This invention relates to adaptive equalizers, and more particularly to method annd apparatus providing incoherent adaptive equalization in accordance with a novel mean-square error algorithm to correct for distorting effects of a transmission channel of limited bandwidth on differentially phase-modulated data signals.
Distortion that is caused by a transmission channel is essentially any difference between an original wave shape and the wave shape after the wave has traversed the transmission channel. An equalizer is a circuit that reduces or compensates for distortions that are introduced onto a signal that is passed in a communication channel of limited bandwidth. Equalization is accomplished by introducing networks which add compensating attenuation and/or time delay at various frequencies in the transmission band of the communication channel such that the resultant composite characteristic of the signal components passed thereby is substantially constant in amplitude and linear in phase over the channel bandwidth.
Four-phase differential-phase modulation techniques are particularly effective and reliable for transmitting data at 2400 bits per second over voice-band channels, although eight-phase differential phase modulation techniques may be preferable in certain instances. At this moderate data rate, a fixed equalizer generally provides adequate compensation for distortion that is introduced in data signals by a typical voice channel. Four-phase differential-phase modulation techniques in which successive signals are encoded in dibit pairs so that a signal can be transmitted at only half its generating rate are described in U.S. Pat. No. 3,128,342, Apr. 7, 1964, Phase Modulation Transmitter by Paul A. Baker; Pat. No. 3,128,343, Apr. 7, 1964, Data Communication System by Paul A. Baker; and the book entitled Data Transmission by W. R. Bennet and J. R. Davey, McGraw Hill Book Company, copyright 1965, chapter 10. A four-phase differential-phase modulation data transmission system employing such a technique is described in relation to a coherent adaptive transversal equalizer in U.S. Pat. No. 3,755,738, Aug. 28, 1973, Passband Equalizer for Phase-Modulated Data Signals by R. D. Gitlin, et al. Data systems for operation at higher data rates, such as 4800 bits per second, generally employ eight-phase differential-phase modulation techniques and require adaptive equalizers to provide adequate equalization. Another prior-art adaptive transversal equalizer is described in relation to eight-phase differential-phase modulation signals in U.S. Pat.
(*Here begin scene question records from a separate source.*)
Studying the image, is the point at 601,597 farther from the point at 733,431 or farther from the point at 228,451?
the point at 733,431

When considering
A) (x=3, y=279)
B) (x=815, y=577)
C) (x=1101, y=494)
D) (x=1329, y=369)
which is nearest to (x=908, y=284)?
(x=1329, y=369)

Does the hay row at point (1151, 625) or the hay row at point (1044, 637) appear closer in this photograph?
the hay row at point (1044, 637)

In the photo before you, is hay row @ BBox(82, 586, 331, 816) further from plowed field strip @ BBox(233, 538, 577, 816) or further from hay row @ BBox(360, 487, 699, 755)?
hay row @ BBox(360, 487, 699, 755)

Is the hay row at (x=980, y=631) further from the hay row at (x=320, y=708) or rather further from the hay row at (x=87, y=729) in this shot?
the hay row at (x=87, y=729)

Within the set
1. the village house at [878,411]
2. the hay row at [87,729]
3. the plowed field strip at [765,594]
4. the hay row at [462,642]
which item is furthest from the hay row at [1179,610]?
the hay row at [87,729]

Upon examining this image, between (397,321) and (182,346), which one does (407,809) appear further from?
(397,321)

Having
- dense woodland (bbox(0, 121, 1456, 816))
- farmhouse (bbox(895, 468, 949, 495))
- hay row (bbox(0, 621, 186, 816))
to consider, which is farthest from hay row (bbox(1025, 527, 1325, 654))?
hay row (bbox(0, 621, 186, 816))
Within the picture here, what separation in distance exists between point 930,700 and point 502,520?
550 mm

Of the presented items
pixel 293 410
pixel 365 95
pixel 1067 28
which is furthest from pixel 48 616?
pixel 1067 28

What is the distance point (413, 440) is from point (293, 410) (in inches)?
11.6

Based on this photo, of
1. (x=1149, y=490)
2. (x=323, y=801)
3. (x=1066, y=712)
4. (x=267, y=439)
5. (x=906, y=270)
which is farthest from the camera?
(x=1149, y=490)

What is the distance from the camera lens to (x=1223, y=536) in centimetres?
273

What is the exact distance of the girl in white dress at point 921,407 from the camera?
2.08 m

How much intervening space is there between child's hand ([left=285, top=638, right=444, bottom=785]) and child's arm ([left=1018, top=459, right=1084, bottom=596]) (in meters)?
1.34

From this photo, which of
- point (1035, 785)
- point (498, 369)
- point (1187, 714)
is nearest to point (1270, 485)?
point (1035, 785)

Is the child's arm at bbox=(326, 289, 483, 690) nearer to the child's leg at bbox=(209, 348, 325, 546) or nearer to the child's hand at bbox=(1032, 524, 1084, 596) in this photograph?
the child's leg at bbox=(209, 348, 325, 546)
No. 3,727,136, Apr. 10, 1973, Automatic Equalizer for Phase Modulation Data Transmission Systems by Schroeder et al.
U.S. Pat. No. 3,727,136 discloses an incoherent adaptive equalizer that operates according to a zero-forcing algorithm. In '136, a differentially coherent phase-modulated data signal is equalized in a tapped delay line transversal equalizer in which error signals are derived from the departure of phase-angle changes between both adjacent and nonadjacent samples from predetermined discrete values in accordance with a zero-forcing algorithm. The delayed tap signals in the equalizer are selectively attenuated by separate sets of in-phase and quadrature-phase weighting attenuators whose outputs are combined in quadrature to form the equalized signal. In order to obtain phase angle differences between nonadjacent signal samples, it is necessary to provide storage for a plurality of consecutively measured phase changes so that leading and lagging distortions associated with the various signal samples can be compensated. In effect, an independent error signal must be provided for each tap of the equalizer.
U.S. Pat. No. 3,755,738 discloses a coherent adaptive equalizer which operates according to a mean-square error algorithm. In '738 a four-phase differentially coherent phase-modulated data signal is equalized in a tapped delay line transversal equalizer in which a common error control signal for adjusting both in-phase and quadrature-phase attenuators is derived from the mean-square error difference between the quadrature-phase equalized signal and a predetermined threshold level that is based on an assumed absolute phase-reference angle at the equalizer output. This equalizer employs an absolute phase-reference angle and is therefore particularly susceptible to error in response to phase jitter. Since the reference remains fixed, any phase jitter results in error. Also, an absolute reference is difficult to obtain since it must be learned. Frequency offset must be learned, so response to instantaneous offset is a source for error.
An object of this invention is the provision of an improved adaptive equalizer.